▸ **Exercise brief**
Show every line of the records below that contains the word "species".
------------
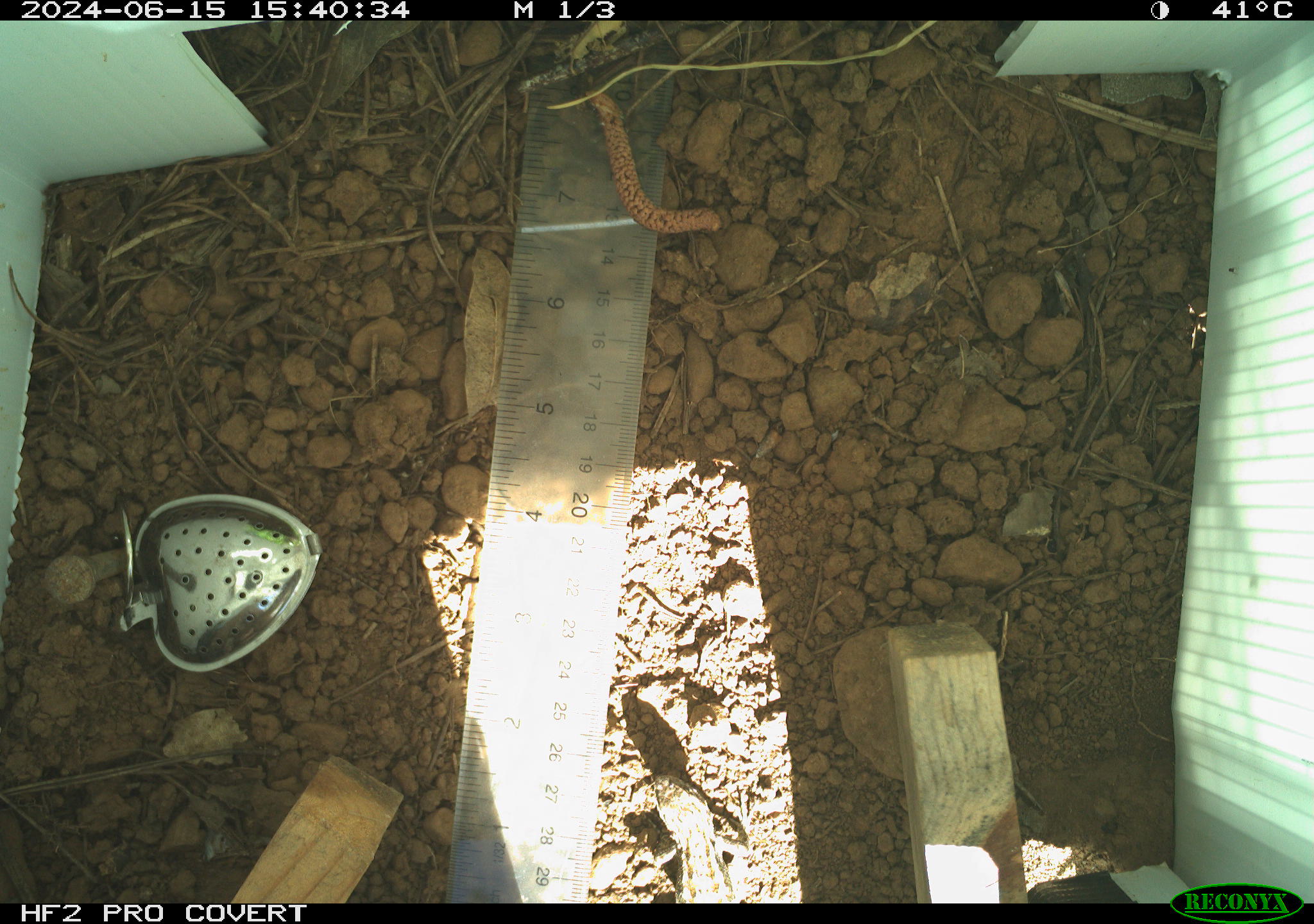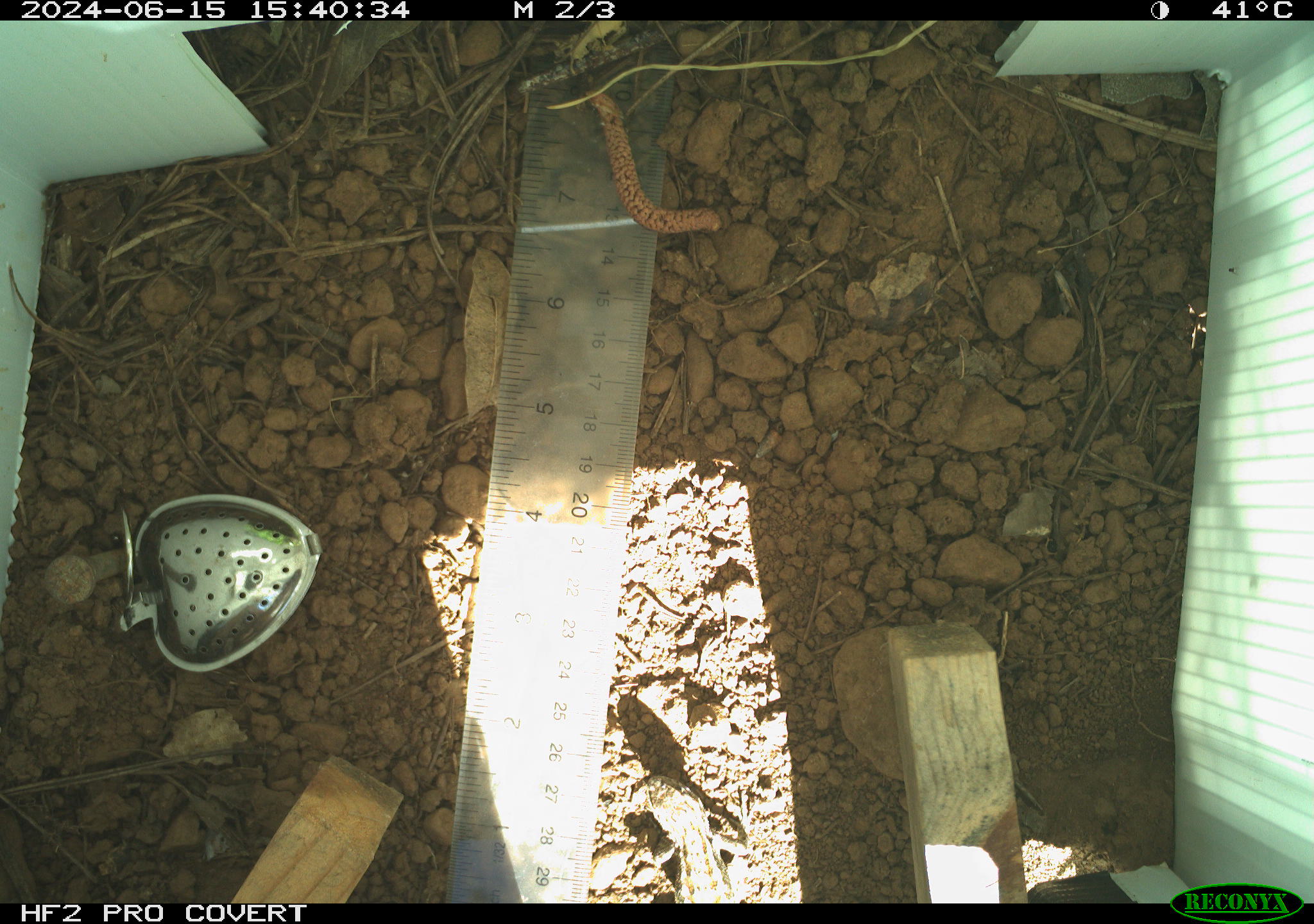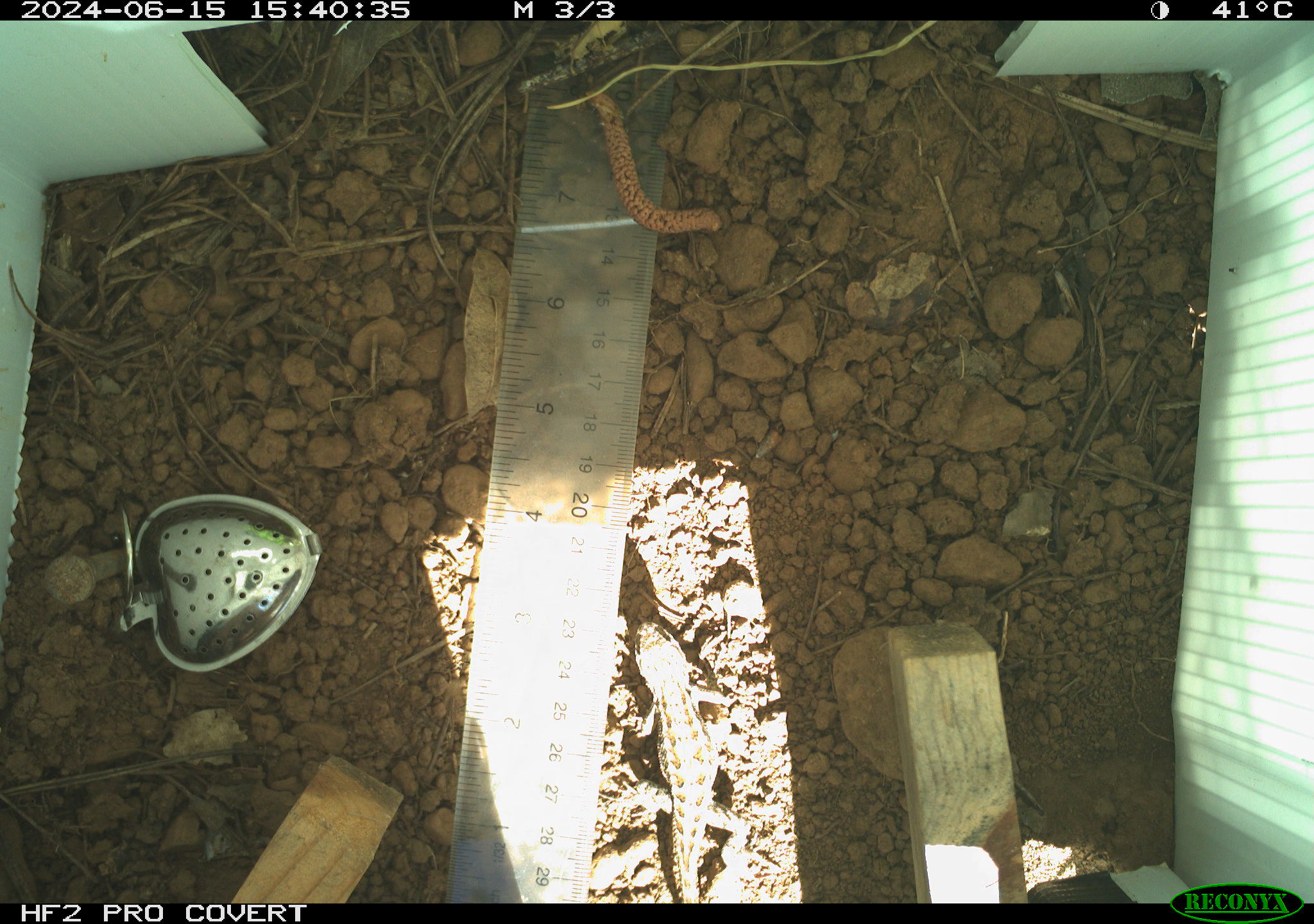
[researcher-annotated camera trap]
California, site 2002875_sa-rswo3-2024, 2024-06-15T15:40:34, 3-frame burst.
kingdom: Animalia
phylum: Chordata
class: Reptilia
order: Squamata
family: Phrynosomatidae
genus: Sceloporus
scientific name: Sceloporus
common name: spiny lizards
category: sceloporus species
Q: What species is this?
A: Sceloporus species (spiny lizards) (Sceloporus).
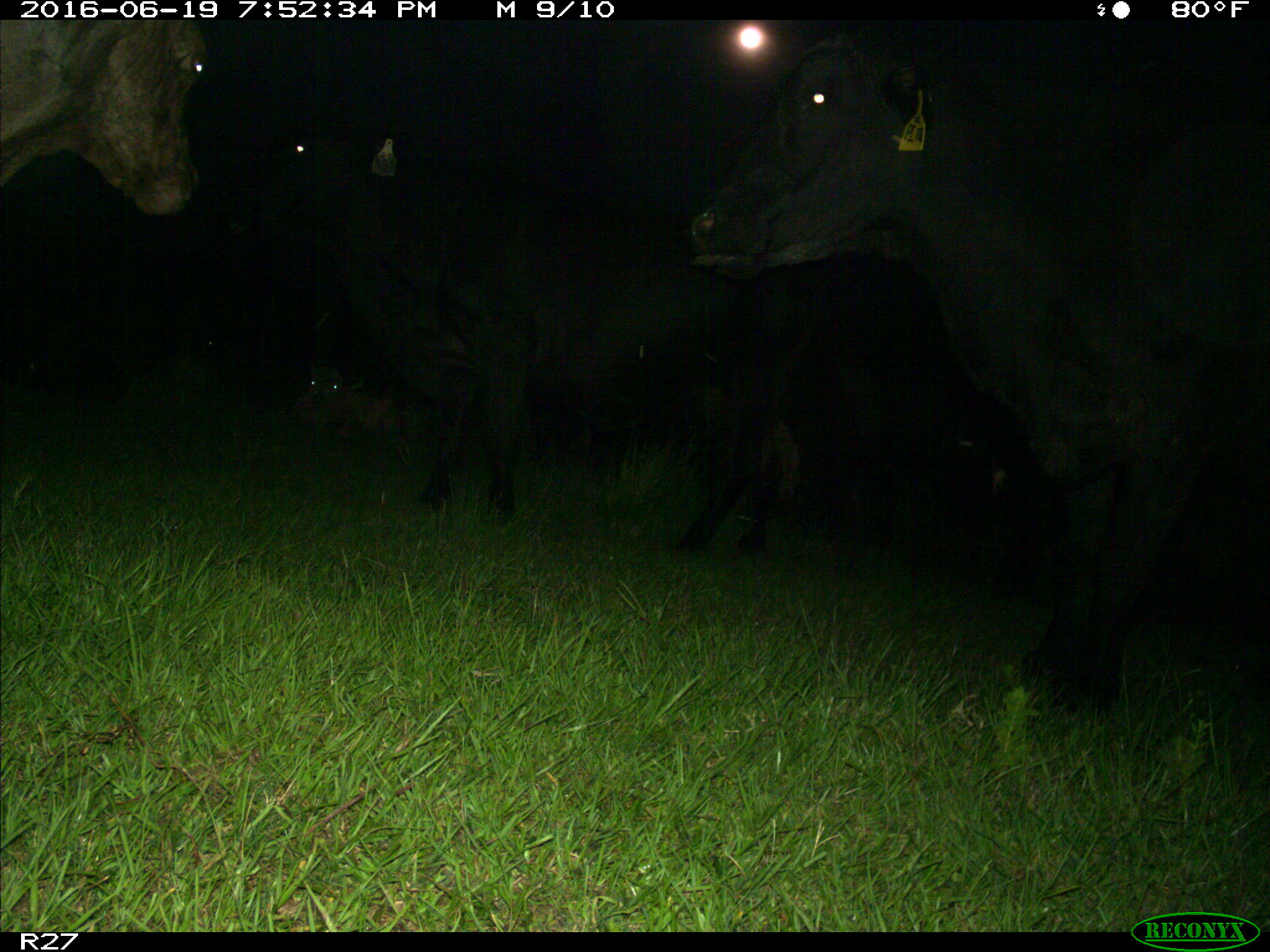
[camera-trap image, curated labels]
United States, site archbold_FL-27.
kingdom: Animalia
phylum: Chordata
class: Mammalia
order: Artiodactyla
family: Bovidae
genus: Bos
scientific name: Bos taurus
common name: domestic cow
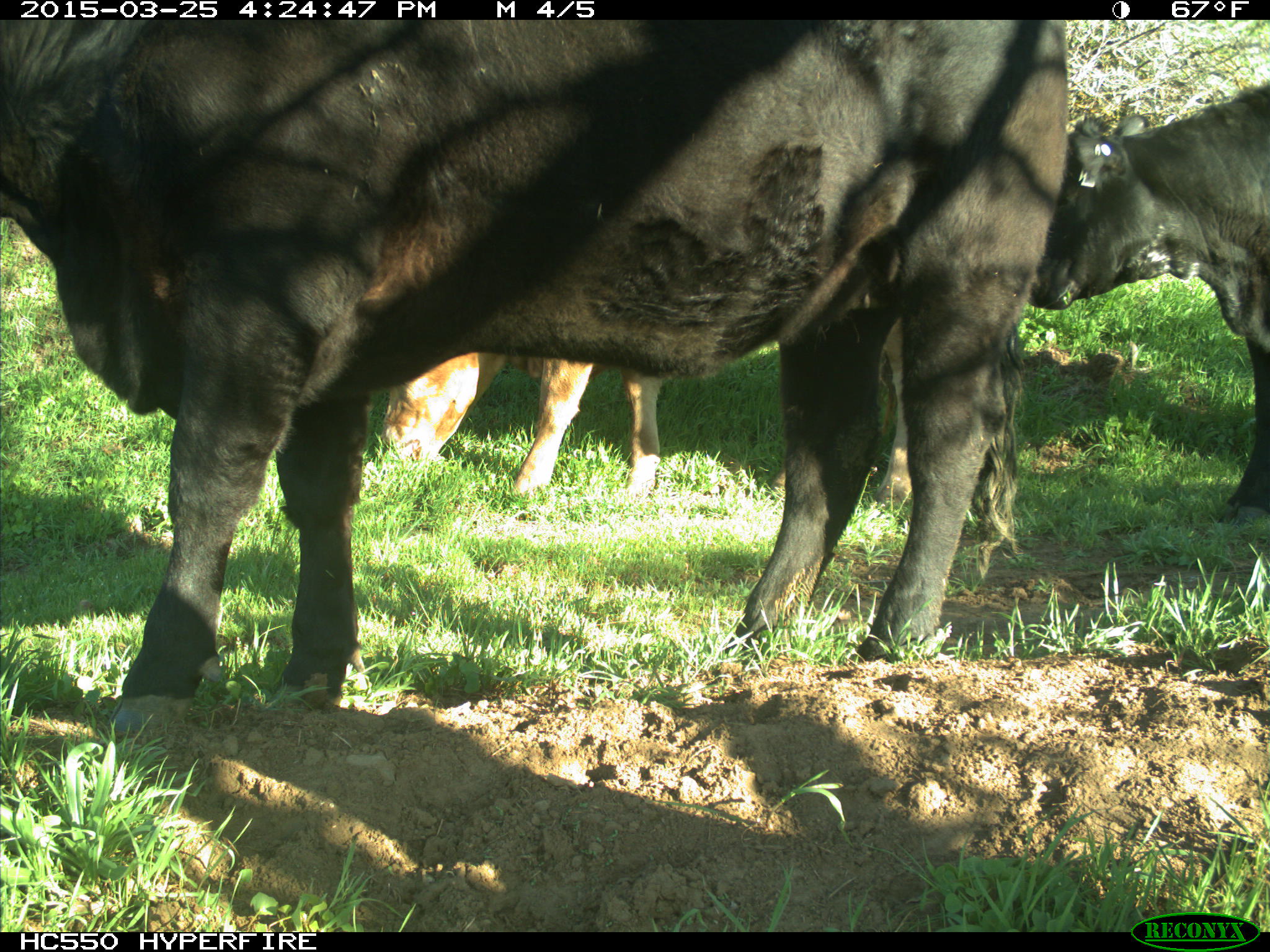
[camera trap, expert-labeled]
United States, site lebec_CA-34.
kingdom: Animalia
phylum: Chordata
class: Mammalia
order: Artiodactyla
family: Bovidae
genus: Bos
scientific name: Bos taurus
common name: domestic cow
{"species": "Bos taurus (domestic cow)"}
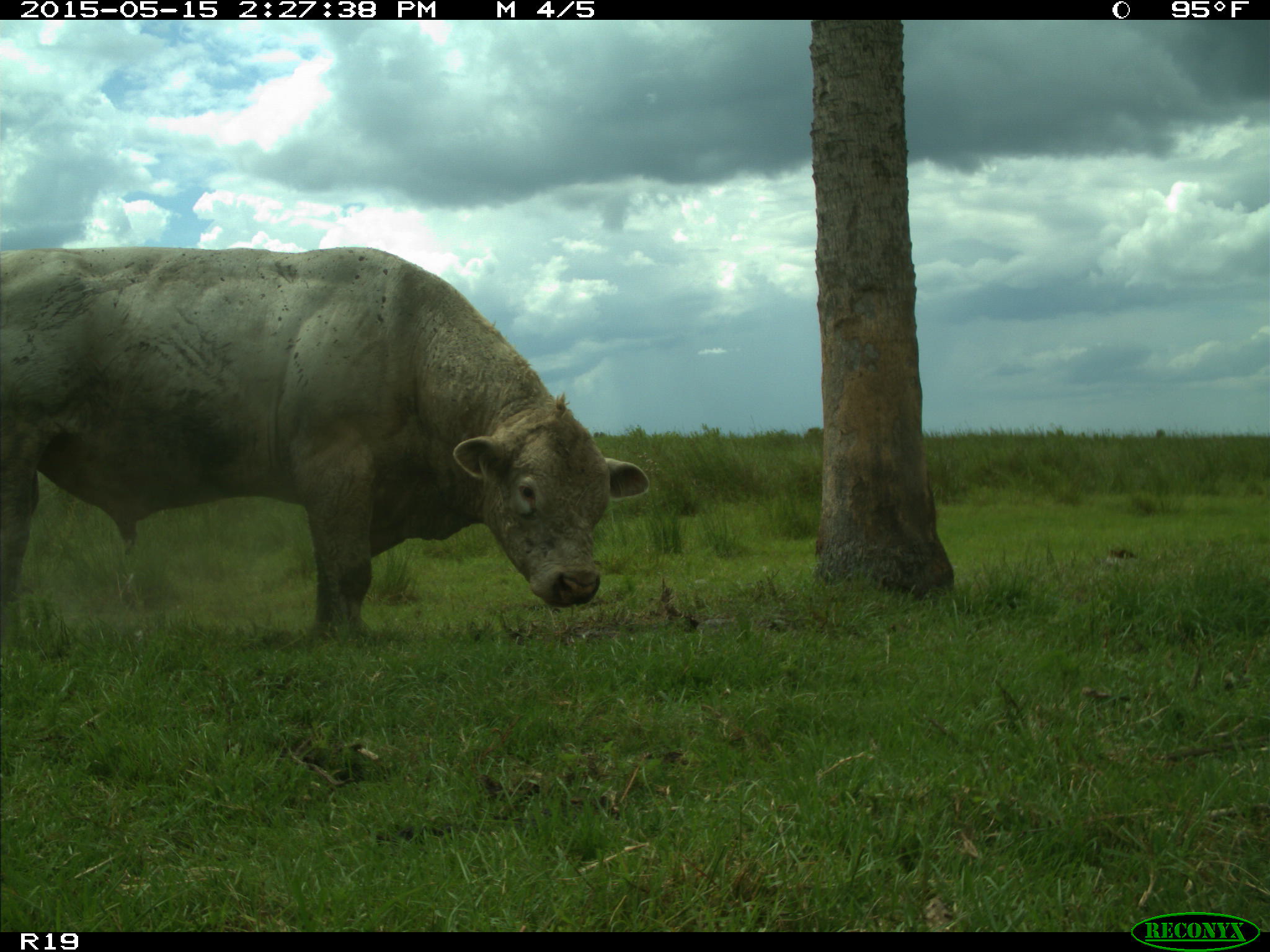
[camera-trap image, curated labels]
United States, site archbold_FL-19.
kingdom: Animalia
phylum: Chordata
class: Mammalia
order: Artiodactyla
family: Bovidae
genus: Bos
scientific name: Bos taurus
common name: domestic cow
Bos taurus (domestic cow).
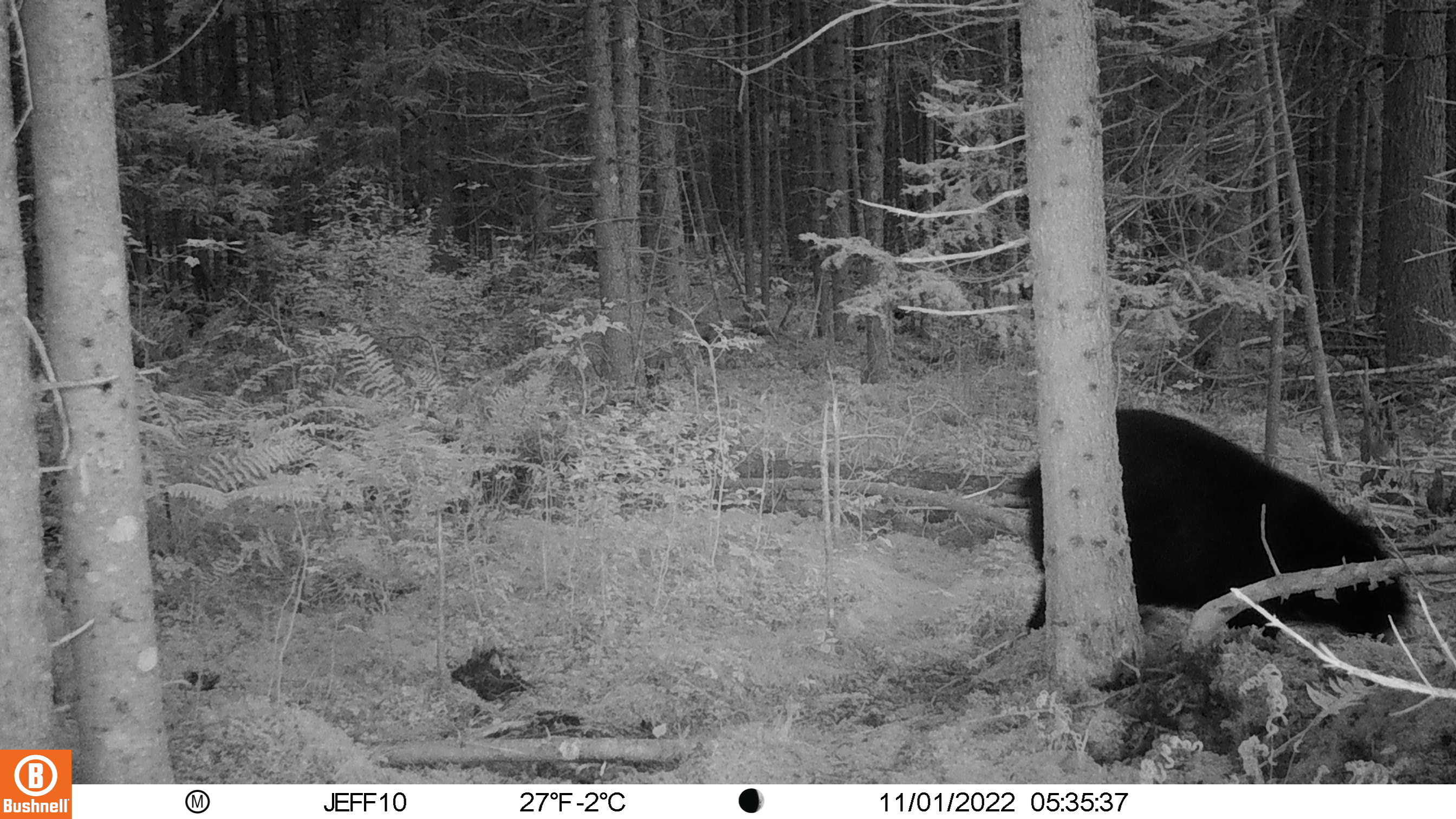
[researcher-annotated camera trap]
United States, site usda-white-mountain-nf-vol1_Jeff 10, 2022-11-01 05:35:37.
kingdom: Animalia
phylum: Chordata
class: Mammalia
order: Carnivora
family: Ursidae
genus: Ursus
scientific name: Ursus americanus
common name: black bear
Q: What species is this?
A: Black bear (Ursus americanus).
------------
▸ **The answer**
category: sceloporus species
Q: What species is this?
A: Sceloporus species (spiny lizards) (Sceloporus).
{"species": "Bos taurus (domestic cow)"}
Q: What species is this?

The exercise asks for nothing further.